だから今後は萌音をアテにせず、自力でナイト先輩との関係を深めていくしかない。
まあ、結局は「これまで通り」に落ち着き、何も変わっていないのだが。
野乃花にとって今一番の懸念材料は「地下アイドル活動」だ。先輩の顔面が良すぎて思わずオーケーしてしまったが、本当はやりたくない。能力や時間などの物理的な問題ではなく、野乃花の気持ちとして「やりたくない」のだ。
だが共同作業を通じることで、先輩との距離を一気に縮められる秘策でもある。もし断ったら、先輩と同じだけ距離を縮めるのに数か月はかかるだろう。

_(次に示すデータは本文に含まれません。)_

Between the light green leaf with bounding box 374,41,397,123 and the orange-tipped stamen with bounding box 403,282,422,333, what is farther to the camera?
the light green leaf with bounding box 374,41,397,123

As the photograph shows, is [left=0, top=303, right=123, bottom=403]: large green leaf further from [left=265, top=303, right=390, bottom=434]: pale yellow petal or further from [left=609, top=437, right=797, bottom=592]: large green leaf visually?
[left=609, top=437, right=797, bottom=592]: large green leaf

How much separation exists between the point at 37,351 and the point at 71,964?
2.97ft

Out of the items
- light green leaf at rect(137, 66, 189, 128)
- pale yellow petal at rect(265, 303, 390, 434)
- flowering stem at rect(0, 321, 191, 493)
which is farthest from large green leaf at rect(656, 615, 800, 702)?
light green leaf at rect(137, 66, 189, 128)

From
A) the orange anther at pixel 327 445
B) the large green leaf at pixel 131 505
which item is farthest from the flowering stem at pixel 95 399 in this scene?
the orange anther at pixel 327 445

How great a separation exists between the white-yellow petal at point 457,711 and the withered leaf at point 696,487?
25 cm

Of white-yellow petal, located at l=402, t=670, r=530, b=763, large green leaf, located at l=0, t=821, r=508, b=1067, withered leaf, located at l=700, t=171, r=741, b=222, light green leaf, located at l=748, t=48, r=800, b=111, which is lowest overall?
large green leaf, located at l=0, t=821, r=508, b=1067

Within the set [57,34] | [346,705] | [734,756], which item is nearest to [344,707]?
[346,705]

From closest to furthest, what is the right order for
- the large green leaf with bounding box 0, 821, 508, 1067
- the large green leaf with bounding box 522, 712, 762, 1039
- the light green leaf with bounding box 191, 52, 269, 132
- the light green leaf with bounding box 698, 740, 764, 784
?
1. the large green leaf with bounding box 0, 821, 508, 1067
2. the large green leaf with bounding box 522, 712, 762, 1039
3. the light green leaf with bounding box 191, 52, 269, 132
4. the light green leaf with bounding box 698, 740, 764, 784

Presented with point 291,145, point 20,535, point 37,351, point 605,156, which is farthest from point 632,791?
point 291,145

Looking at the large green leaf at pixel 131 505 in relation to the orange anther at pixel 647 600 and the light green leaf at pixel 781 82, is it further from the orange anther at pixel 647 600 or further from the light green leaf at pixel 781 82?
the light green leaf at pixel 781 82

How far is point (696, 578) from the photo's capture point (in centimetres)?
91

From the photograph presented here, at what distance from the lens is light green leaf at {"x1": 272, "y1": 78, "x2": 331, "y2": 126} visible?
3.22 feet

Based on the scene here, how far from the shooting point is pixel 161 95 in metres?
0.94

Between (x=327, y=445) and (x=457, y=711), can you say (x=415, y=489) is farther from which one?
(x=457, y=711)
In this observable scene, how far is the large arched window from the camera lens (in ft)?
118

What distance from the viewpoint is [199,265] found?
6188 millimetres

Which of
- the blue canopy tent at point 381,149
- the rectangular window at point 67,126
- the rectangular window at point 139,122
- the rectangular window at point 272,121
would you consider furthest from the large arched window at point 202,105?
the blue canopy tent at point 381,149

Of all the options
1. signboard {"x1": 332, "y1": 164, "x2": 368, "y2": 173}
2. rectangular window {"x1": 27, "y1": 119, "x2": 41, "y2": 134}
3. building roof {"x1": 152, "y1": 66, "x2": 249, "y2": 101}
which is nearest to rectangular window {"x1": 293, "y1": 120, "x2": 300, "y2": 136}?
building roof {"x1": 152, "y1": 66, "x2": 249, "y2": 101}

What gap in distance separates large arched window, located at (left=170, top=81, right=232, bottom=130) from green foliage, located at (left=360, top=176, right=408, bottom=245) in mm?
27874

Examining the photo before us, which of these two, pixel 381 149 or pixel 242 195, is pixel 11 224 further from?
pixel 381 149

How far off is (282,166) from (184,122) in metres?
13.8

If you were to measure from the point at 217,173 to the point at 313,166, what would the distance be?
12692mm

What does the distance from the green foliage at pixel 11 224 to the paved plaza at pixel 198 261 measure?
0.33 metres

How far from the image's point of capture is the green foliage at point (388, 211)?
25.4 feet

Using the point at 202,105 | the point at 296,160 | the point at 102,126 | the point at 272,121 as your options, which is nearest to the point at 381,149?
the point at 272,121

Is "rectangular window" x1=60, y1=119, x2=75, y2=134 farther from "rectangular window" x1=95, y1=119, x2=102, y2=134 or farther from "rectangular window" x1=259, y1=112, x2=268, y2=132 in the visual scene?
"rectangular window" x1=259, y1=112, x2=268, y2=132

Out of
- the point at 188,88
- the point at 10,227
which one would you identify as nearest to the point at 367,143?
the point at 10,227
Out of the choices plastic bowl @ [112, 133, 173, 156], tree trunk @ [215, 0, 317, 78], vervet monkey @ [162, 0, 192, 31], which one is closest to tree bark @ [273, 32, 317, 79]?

(やるだけやって、早々に先輩が諦めてくれればいいんだけど)
こうなったら一番無難なのは、売れないことだ。ナイト先輩が失敗するのは残念だが、努力した上で売れないなら諦めがつくだろう。お客様はコントロールできないし、先輩なら失敗からも何かを学びとってくれるはずだ。
だから「自分は手を抜かず、先輩を全力で応援した上で、それでも『ダメでしたねぇ♡』に持っていくのがベスト」と至ったのだ。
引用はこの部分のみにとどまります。